Les juridictions disciplinaires ne sont pas soumises aux mêmes règles que les juridictions criminelles ; de nombreux officiers avaient sollicité — Picquart lui-même[2] — et obtenu la réunion de conseils d’enquête, quand leur honneur était ou paraissait en jeu. Surtout André, en déniant toute valeur morale aux décisions des conseils d’enquête, ajoutait aux soupçons qui pesaient sur Ducassé ; et il n’y avait plus un innocent qui pût se prévaloir de la chose jugée.

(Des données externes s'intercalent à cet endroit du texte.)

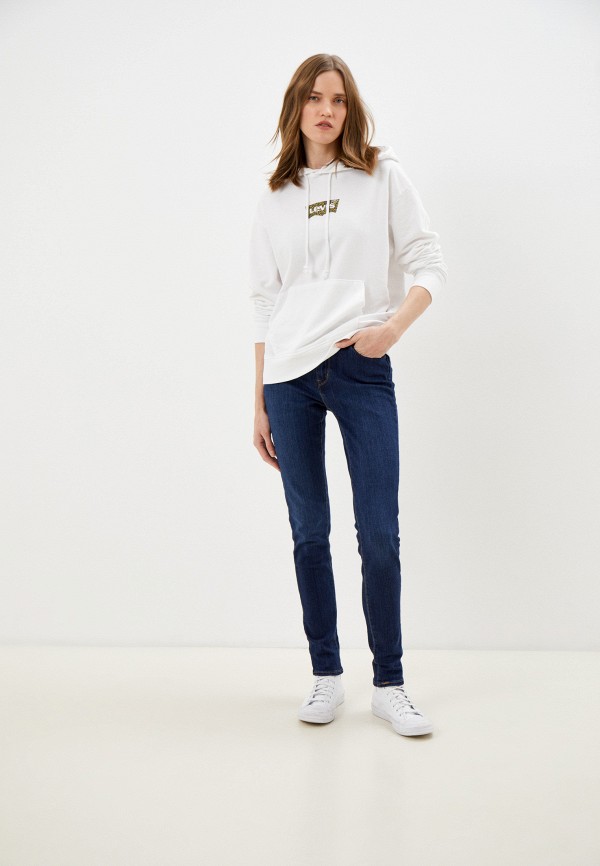 Джинсы  Levi's® фото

Comme André cependant maintint Ducassé au tableau d’avancement, Clemenceau lui fit de ce manque de logique un nouveau grief[3] et continua à l’insul-

  1. Lettre du 5 juin 1903 au général commandant le XIe corps d’armée, à Nantes.
  2. Voir p. 332.
  3. Aurore du 14 février 1904. — Combes, harcelé par Clemenceau, s’opposa à l’avancement de Ducassé, écrivit par deux fois (décembre 1903) à André : « Si votre qualité de ministre de la Guerre vous gêne pour prendre une résolution, laissez-moi assumer la responsabilité de l’acte. Dites hardiment, et ce sera la vérité, que j’ai mis mon veto formel… J’ai reçu hier soir la visite de M. Clemenceau qui m’a dit en substance ce qui suit : « André se propose de porter Ducassé au Tableau avec le n° 1. C’est Fallières qui a insisté auprès de lui à cet effet. Si le ministre donne suite à cette intention, il en résultera un incident des plus retentissants et des plus fâcheux. Picquart est résolu à faire un éclat. Il dira tout ce qu’il sait. Moi-même, je serai entraîné à raconter une scène qui s’est passée devant moi entre André et Picquart. » J’ai promis à Clemenceau de vous en référer. Je ne dois pas vous dissimuler que je suis fort ému de la perspective ouverte devant mes yeux. » (Lettres publiées par André dans le Matin du 10 juillet 1906.)